= WHAT THE TASK ASKS =
Check each line of the entries for "Masstree" and report the ones that have it.

= AVAILABLE RECORDS =

────────────────

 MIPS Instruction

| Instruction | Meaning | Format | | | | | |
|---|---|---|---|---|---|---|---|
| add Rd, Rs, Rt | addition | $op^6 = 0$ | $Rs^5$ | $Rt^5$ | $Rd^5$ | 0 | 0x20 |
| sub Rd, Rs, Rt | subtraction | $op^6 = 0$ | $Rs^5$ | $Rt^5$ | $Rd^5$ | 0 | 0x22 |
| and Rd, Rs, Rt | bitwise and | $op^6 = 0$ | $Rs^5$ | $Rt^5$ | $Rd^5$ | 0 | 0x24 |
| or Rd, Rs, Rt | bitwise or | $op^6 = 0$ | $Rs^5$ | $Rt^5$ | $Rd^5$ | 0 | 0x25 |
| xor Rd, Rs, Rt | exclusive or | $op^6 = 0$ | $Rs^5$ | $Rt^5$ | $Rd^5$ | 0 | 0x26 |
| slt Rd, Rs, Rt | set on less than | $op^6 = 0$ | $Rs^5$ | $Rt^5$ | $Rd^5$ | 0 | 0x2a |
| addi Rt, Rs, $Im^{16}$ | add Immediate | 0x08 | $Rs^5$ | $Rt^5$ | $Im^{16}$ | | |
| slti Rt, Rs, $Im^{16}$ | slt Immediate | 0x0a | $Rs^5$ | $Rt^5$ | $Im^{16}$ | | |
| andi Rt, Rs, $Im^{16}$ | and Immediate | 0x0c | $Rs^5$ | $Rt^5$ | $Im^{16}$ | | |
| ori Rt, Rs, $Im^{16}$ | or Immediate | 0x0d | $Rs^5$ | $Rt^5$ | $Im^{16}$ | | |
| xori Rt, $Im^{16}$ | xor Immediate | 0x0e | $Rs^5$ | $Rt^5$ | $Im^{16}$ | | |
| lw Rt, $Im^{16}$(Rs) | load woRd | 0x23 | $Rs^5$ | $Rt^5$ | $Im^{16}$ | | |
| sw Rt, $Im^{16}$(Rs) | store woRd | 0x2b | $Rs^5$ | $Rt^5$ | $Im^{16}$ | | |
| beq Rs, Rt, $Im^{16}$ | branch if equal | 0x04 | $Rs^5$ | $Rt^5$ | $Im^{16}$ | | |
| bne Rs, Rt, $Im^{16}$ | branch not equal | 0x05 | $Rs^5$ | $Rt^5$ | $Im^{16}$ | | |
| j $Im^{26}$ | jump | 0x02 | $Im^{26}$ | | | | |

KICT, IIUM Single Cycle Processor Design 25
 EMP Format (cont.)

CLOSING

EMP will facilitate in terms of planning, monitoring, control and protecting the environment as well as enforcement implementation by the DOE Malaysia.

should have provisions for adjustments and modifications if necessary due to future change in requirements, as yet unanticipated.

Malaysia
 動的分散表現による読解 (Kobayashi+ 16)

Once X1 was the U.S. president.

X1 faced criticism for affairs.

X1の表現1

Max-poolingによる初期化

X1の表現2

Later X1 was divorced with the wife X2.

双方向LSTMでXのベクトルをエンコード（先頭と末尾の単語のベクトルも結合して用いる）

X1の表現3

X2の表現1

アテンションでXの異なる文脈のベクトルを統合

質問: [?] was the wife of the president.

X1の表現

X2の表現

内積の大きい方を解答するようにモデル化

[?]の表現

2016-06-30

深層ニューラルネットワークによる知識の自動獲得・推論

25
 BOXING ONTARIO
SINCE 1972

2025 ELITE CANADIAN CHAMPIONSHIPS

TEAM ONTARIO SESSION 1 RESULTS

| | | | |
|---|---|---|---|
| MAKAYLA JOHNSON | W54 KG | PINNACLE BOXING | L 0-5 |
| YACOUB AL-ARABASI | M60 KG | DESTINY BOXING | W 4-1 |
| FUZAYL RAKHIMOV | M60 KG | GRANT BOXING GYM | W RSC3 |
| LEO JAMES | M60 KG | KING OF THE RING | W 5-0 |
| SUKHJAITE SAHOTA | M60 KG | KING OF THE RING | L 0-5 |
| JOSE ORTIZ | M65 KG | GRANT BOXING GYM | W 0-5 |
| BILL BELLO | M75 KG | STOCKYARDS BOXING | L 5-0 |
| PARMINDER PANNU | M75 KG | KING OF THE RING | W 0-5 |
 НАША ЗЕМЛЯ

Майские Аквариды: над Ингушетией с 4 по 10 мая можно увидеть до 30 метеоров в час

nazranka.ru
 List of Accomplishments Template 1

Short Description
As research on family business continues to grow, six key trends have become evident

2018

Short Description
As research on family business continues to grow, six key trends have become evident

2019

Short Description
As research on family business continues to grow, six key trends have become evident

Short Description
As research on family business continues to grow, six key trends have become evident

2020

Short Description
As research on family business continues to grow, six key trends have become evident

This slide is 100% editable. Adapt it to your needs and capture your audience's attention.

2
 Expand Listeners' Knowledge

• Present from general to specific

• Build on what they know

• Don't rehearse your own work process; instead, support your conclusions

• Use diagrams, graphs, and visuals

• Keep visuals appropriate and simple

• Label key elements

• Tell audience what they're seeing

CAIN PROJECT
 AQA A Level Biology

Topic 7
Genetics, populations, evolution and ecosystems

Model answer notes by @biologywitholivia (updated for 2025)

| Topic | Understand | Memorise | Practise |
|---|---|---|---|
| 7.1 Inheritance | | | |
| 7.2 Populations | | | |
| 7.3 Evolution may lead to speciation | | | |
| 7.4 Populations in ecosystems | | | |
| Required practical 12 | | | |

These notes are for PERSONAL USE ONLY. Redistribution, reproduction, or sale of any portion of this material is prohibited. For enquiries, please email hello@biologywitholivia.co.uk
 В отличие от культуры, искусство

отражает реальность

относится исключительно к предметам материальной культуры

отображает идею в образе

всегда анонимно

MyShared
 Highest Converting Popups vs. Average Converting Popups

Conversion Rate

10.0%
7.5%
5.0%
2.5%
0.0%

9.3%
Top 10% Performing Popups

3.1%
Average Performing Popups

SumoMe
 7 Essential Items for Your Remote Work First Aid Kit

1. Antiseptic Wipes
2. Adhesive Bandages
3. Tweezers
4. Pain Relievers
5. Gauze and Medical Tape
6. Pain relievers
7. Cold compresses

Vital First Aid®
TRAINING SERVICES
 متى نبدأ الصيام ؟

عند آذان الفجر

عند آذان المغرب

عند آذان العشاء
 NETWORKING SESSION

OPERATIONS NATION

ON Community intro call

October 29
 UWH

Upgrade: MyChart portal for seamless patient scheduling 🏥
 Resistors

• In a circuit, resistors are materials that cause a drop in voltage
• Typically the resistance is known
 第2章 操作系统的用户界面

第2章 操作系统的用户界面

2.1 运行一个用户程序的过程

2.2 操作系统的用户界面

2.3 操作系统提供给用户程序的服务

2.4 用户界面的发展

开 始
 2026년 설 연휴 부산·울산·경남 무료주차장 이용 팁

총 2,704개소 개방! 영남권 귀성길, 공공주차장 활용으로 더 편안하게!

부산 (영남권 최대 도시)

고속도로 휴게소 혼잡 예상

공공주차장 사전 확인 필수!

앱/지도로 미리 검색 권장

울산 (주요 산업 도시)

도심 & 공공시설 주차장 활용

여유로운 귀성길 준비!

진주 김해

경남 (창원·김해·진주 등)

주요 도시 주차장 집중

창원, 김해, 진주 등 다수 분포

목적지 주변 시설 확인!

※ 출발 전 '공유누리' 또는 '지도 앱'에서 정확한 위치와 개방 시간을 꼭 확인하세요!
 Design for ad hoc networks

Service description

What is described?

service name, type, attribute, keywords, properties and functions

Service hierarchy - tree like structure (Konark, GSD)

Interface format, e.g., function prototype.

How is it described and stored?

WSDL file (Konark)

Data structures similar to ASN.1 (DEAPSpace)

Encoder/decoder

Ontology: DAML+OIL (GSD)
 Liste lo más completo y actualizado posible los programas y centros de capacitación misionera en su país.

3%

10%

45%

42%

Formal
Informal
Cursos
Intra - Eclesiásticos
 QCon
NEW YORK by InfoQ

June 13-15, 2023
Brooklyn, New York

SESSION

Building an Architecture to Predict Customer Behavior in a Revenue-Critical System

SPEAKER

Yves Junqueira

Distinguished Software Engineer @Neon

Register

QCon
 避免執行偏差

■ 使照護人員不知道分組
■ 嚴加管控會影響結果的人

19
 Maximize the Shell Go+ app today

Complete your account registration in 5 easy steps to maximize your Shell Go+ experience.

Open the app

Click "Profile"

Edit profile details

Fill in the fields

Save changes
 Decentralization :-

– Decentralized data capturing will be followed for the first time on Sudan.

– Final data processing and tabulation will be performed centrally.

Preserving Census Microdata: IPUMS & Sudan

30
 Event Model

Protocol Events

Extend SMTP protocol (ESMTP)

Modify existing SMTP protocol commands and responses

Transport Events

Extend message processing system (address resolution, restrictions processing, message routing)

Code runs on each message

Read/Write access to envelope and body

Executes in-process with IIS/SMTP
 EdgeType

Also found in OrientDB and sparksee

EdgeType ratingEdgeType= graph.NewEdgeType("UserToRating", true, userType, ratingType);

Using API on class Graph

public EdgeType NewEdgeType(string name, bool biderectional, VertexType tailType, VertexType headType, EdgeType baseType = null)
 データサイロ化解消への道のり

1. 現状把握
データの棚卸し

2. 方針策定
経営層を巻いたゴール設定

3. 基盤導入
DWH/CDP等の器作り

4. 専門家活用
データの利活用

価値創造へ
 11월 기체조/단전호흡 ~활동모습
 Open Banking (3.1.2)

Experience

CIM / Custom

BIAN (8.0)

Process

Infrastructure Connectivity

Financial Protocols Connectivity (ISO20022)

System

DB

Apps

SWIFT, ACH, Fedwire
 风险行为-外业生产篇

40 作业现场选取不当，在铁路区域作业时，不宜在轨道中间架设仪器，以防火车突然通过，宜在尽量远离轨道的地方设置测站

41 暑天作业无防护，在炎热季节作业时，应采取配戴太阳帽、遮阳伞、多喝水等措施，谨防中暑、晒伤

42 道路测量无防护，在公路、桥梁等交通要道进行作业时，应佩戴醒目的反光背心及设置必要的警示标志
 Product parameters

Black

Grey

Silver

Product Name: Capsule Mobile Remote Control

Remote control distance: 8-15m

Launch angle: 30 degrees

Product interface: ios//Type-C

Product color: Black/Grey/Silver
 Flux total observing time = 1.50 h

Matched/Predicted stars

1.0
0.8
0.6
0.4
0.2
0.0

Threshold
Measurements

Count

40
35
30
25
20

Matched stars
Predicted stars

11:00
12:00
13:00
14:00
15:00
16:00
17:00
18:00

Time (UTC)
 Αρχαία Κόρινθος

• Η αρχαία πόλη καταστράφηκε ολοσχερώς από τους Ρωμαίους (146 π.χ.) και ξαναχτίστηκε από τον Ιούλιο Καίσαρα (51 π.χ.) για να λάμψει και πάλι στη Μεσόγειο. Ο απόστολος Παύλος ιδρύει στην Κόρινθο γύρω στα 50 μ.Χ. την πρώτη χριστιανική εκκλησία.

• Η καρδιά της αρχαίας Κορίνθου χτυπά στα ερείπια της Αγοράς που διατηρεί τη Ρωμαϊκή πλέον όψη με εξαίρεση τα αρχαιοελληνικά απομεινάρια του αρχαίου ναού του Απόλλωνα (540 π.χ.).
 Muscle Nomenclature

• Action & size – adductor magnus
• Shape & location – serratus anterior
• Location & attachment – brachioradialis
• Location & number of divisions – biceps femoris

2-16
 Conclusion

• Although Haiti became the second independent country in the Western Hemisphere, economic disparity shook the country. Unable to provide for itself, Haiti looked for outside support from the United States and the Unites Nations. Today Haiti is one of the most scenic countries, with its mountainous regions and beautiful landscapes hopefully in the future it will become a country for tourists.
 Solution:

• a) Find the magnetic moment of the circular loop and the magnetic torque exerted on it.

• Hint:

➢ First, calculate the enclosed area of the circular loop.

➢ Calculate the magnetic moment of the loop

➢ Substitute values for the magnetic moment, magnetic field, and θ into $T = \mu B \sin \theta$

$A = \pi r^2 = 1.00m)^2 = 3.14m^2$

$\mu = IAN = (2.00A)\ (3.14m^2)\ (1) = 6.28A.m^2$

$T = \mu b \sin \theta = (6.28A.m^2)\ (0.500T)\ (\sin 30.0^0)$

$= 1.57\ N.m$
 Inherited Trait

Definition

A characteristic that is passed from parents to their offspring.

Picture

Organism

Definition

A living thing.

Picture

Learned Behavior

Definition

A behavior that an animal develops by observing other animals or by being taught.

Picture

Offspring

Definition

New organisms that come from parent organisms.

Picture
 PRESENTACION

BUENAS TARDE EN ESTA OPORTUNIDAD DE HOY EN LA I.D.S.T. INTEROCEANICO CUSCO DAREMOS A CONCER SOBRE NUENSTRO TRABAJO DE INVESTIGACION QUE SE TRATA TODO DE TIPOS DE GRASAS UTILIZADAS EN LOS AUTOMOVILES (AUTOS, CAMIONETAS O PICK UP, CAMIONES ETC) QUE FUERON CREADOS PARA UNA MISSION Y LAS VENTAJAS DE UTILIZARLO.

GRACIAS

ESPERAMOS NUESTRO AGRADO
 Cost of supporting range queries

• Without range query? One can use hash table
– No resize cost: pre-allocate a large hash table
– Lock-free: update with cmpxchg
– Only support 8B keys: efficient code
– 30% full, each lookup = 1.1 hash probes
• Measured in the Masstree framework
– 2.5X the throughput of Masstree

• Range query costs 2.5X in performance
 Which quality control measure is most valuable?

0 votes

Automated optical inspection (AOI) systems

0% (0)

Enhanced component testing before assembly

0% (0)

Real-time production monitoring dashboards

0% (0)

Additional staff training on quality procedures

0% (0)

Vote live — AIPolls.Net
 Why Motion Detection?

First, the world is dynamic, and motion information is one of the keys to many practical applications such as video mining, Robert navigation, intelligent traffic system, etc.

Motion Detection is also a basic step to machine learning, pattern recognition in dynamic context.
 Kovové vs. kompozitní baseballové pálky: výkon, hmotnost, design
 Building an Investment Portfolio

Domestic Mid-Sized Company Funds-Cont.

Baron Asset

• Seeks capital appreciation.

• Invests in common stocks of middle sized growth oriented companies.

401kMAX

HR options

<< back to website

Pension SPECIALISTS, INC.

────────────────

= SOLUTION =
• Measured in the Masstree framework
– 2.5X the throughput of Masstree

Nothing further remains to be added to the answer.